Task objective: Retype every record that appears below, unchanged.

(Collected data)

● ● ● ● ● ● ●

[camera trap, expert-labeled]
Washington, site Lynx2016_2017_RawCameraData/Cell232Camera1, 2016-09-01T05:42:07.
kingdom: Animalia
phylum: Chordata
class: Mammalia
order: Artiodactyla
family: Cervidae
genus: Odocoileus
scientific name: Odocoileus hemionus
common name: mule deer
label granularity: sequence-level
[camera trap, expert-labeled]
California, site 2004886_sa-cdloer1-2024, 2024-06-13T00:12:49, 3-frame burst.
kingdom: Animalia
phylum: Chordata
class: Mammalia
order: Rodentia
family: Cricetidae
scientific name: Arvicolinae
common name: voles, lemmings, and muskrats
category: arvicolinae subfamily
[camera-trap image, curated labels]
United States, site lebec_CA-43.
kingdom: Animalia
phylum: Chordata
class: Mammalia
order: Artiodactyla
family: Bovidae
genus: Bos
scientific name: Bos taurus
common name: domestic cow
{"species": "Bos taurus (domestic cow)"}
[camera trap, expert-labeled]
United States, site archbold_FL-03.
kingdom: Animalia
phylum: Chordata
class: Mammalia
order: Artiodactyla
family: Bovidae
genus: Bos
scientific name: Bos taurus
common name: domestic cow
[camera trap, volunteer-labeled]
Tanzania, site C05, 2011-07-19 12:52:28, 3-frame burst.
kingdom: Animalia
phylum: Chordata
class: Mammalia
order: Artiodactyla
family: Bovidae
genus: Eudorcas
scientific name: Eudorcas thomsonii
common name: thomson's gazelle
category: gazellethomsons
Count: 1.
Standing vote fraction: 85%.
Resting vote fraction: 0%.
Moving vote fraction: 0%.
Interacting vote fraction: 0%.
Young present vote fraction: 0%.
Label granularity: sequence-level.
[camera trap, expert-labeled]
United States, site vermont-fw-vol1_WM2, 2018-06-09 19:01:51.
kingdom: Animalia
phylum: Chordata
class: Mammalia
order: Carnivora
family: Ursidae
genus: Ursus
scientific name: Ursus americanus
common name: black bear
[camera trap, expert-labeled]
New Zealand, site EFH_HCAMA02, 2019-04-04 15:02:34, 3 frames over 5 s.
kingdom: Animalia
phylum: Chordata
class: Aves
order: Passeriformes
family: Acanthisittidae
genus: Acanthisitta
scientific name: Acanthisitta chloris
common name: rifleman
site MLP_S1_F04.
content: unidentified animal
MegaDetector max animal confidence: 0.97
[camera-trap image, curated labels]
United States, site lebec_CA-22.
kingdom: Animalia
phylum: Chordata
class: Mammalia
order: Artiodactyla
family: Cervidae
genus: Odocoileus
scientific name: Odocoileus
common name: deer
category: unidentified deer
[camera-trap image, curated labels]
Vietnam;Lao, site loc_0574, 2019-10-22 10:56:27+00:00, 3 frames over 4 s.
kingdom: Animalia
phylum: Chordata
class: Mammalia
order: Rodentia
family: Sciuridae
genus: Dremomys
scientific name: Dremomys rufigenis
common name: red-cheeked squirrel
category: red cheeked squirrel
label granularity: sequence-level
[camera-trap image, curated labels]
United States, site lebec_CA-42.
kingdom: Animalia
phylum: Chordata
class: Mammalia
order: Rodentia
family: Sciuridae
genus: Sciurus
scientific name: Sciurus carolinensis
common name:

● ● ● ● ● ● ●

Written reply:
[camera trap, expert-labeled]
Washington, site Lynx2016_2017_RawCameraData/Cell232Camera1, 2016-09-01T05:42:07.
kingdom: Animalia
phylum: Chordata
class: Mammalia
order: Artiodactyla
family: Cervidae
genus: Odocoileus
scientific name: Odocoileus hemionus
common name: mule deer
label granularity: sequence-level
[camera trap, expert-labeled]
California, site 2004886_sa-cdloer1-2024, 2024-06-13T00:12:49, 3-frame burst.
kingdom: Animalia
phylum: Chordata
class: Mammalia
order: Rodentia
family: Cricetidae
scientific name: Arvicolinae
common name: voles, lemmings, and muskrats
category: arvicolinae subfamily
[camera-trap image, curated labels]
United States, site lebec_CA-43.
kingdom: Animalia
phylum: Chordata
class: Mammalia
order: Artiodactyla
family: Bovidae
genus: Bos
scientific name: Bos taurus
common name: domestic cow
{"species": "Bos taurus (domestic cow)"}
[camera trap, expert-labeled]
United States, site archbold_FL-03.
kingdom: Animalia
phylum: Chordata
class: Mammalia
order: Artiodactyla
family: Bovidae
genus: Bos
scientific name: Bos taurus
common name: domestic cow
[camera trap, volunteer-labeled]
Tanzania, site C05, 2011-07-19 12:52:28, 3-frame burst.
kingdom: Animalia
phylum: Chordata
class: Mammalia
order: Artiodactyla
family: Bovidae
genus: Eudorcas
scientific name: Eudorcas thomsonii
common name: thomson's gazelle
category: gazellethomsons
Count: 1.
Standing vote fraction: 85%.
Resting vote fraction: 0%.
Moving vote fraction: 0%.
Interacting vote fraction: 0%.
Young present vote fraction: 0%.
Label granularity: sequence-level.
[camera trap, expert-labeled]
United States, site vermont-fw-vol1_WM2, 2018-06-09 19:01:51.
kingdom: Animalia
phylum: Chordata
class: Mammalia
order: Carnivora
family: Ursidae
genus: Ursus
scientific name: Ursus americanus
common name: black bear
[camera trap, expert-labeled]
New Zealand, site EFH_HCAMA02, 2019-04-04 15:02:34, 3 frames over 5 s.
kingdom: Animalia
phylum: Chordata
class: Aves
order: Passeriformes
family: Acanthisittidae
genus: Acanthisitta
scientific name: Acanthisitta chloris
common name: rifleman
site MLP_S1_F04.
content: unidentified animal
MegaDetector max animal confidence: 0.97
[camera-trap image, curated labels]
United States, site lebec_CA-22.
kingdom: Animalia
phylum: Chordata
class: Mammalia
order: Artiodactyla
family: Cervidae
genus: Odocoileus
scientific name: Odocoileus
common name: deer
category: unidentified deer
[camera-trap image, curated labels]
Vietnam;Lao, site loc_0574, 2019-10-22 10:56:27+00:00, 3 frames over 4 s.
kingdom: Animalia
phylum: Chordata
class: Mammalia
order: Rodentia
family: Sciuridae
genus: Dremomys
scientific name: Dremomys rufigenis
common name: red-cheeked squirrel
category: red cheeked squirrel
label granularity: sequence-level
[camera-trap image, curated labels]
United States, site lebec_CA-42.
kingdom: Animalia
phylum: Chordata
class: Mammalia
order: Rodentia
family: Sciuridae
genus: Sciurus
scientific name: Sciurus carolinensis
common name:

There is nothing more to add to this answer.